The early study of the Jains took place in Great Britain, Italy, France and especially Germany. British studies were made largely within the context of the imperial rule of India. Authors such as Major James Delemaine, Lieutenant-Colonel William Miles, W. Franklin, H. T. Colebrooke and H. H. Wilson were involved in the establishment of imperial control over India. Their interests were social, thus their studies of Jainism focused primarily on the Jains as comprising a set of related castes within the broader framework of Indian society. Their writings also included a smattering of loosely connected observations concerning Jain history, architecture and literature. The Presbyterian missionary Reverend J. Stevenson, who lived in Gujarat, translated several Shvetambara scriptures into English. James Burgess had perhaps the best understanding of the Jains of the early British authors; through his extensive work he documented Jain temples for the Archaeological Survey of India.

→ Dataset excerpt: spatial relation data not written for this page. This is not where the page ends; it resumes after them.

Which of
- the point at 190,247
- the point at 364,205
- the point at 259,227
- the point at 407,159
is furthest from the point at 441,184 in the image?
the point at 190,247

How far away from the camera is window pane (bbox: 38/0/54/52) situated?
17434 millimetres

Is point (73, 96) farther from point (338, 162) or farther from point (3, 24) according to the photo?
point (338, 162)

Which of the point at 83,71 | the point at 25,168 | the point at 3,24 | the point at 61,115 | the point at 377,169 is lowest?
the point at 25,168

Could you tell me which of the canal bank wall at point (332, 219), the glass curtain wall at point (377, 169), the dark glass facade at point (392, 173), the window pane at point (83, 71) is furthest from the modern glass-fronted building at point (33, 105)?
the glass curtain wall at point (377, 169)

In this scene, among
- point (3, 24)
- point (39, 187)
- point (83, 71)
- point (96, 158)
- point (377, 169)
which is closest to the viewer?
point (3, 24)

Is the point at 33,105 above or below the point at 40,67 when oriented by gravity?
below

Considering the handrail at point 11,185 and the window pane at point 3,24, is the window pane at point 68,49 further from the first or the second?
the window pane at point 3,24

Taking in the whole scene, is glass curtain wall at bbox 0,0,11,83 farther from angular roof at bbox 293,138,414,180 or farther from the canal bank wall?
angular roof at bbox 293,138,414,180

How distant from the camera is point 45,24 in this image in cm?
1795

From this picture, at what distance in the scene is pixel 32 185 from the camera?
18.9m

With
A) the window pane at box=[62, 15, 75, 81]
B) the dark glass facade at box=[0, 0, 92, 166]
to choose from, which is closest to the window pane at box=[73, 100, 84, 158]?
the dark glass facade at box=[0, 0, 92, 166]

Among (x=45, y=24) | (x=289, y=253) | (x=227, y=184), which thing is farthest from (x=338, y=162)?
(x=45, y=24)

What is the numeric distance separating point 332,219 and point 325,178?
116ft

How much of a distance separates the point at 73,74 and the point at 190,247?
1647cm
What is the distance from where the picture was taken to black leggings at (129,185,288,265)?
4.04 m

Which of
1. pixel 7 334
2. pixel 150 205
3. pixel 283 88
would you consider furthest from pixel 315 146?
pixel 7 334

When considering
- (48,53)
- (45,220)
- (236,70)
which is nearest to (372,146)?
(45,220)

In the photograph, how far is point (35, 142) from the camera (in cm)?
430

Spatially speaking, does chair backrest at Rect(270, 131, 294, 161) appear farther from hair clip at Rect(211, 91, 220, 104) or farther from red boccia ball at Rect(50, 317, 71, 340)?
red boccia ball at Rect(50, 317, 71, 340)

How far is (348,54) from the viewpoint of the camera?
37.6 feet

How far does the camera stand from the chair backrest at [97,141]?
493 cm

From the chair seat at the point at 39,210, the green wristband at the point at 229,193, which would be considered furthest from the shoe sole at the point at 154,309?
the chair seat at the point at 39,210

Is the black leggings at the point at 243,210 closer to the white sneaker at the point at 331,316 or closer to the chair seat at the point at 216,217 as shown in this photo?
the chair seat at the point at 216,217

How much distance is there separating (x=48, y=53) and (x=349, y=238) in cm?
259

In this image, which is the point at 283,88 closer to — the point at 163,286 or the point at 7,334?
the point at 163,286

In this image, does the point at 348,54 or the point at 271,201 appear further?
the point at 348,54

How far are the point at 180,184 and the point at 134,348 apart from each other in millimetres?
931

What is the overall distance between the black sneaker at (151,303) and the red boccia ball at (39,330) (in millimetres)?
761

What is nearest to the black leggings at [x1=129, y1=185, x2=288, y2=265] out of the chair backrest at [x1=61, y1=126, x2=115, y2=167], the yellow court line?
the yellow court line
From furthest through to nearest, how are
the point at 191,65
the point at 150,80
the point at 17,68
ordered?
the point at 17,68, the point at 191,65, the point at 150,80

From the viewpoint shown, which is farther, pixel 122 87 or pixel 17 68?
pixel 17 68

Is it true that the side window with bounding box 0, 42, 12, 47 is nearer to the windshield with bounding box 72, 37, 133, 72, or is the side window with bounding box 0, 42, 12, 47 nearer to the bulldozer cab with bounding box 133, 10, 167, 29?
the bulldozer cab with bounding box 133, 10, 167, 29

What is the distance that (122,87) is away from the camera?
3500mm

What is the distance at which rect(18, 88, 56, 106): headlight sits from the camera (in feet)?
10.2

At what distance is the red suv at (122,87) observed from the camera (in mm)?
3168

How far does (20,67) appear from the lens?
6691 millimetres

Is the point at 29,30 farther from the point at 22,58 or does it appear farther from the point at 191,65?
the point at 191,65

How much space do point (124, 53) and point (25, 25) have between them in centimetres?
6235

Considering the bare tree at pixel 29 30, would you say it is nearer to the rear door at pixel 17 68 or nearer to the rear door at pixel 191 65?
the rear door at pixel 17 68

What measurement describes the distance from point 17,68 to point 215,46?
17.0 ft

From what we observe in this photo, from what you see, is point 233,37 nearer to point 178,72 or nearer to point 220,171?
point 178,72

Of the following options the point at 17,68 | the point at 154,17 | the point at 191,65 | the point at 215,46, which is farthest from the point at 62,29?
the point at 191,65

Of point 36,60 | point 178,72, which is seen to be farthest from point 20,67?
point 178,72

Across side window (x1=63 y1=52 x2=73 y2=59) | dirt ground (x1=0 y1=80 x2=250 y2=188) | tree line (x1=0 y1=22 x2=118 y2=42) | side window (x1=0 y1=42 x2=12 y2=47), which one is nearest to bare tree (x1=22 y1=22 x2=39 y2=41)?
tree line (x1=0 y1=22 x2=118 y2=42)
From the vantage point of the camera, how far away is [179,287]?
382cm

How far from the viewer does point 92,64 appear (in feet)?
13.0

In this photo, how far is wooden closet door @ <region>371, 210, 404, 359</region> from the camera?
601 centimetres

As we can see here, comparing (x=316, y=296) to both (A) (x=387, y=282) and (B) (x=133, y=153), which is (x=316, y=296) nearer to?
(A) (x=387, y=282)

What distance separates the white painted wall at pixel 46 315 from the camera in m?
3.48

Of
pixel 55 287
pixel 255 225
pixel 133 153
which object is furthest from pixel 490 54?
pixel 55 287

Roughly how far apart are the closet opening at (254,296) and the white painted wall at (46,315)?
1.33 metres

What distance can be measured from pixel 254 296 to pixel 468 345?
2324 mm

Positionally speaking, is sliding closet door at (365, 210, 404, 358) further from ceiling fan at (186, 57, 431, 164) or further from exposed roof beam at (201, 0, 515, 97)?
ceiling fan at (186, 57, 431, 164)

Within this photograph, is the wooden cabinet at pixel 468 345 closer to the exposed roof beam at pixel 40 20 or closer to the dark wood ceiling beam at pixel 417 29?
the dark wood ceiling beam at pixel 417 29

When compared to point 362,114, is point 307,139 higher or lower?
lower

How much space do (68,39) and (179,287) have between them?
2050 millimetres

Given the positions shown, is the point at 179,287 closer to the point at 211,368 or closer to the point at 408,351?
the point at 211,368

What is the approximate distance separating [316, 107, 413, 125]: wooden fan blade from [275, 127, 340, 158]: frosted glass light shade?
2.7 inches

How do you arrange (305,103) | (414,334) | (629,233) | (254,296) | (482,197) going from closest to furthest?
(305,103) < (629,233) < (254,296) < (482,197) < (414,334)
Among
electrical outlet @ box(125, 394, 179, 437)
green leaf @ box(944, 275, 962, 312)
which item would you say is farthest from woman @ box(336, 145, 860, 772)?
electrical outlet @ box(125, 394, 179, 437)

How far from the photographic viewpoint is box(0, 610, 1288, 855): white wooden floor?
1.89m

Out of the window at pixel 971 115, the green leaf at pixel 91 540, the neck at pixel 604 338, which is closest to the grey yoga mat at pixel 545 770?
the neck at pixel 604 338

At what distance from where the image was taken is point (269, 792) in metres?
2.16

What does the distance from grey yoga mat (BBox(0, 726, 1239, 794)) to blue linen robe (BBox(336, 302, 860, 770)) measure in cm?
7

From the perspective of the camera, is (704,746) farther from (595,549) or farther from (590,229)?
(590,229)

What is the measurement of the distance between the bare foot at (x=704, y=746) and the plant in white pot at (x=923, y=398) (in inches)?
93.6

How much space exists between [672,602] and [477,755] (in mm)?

It was in Germany that the intellectual foundations for Jain studies were laid. In the period from the middle of the nineteenth century through the first one-third of the twentieth century, Albrecht Weber, Georg Biihler, Hermann Jacobi, A. F. Rudolf Hoernle, Ernst Leumann and Helmuth von Glasenapp provided Western scholarship with an invaluable outline of Jain history, and particularly an understanding of the early Shvetambara scriptures. Other scholars on the Continent, such as F. L. Pulle, Luigi Suali and Luigi Pio Tessitori in Italy, A. Guerinot in France and J. Charpentier in Sweden were important collaborators with the Germans in this early exploration of Jain literature.

The absence of any American scholar in this roster is noteworthy. Virchand Gandhi had come to the United States in 1893 to attend the World Parliament of Religions in Chicago. He was one of a handful of Asian speakers who contributed to the historical importance of that gathering. Gandhi went on a speaking tour in the Midwest and East of the United States before returning to India, but his visit made no lasting impact upon American study of the Jains. Even though his address to the Parliament was easily available in the printed proceedings, there is no evidence of American scholars using it in their scholarship. Americans came rather late to the study of the Jains. While the past two decades has seen a flurry of North American scholarship on Jainism, this is a decidedly recent phenomenon. It is not built upon any sustained earlier tradition of American Jain studies.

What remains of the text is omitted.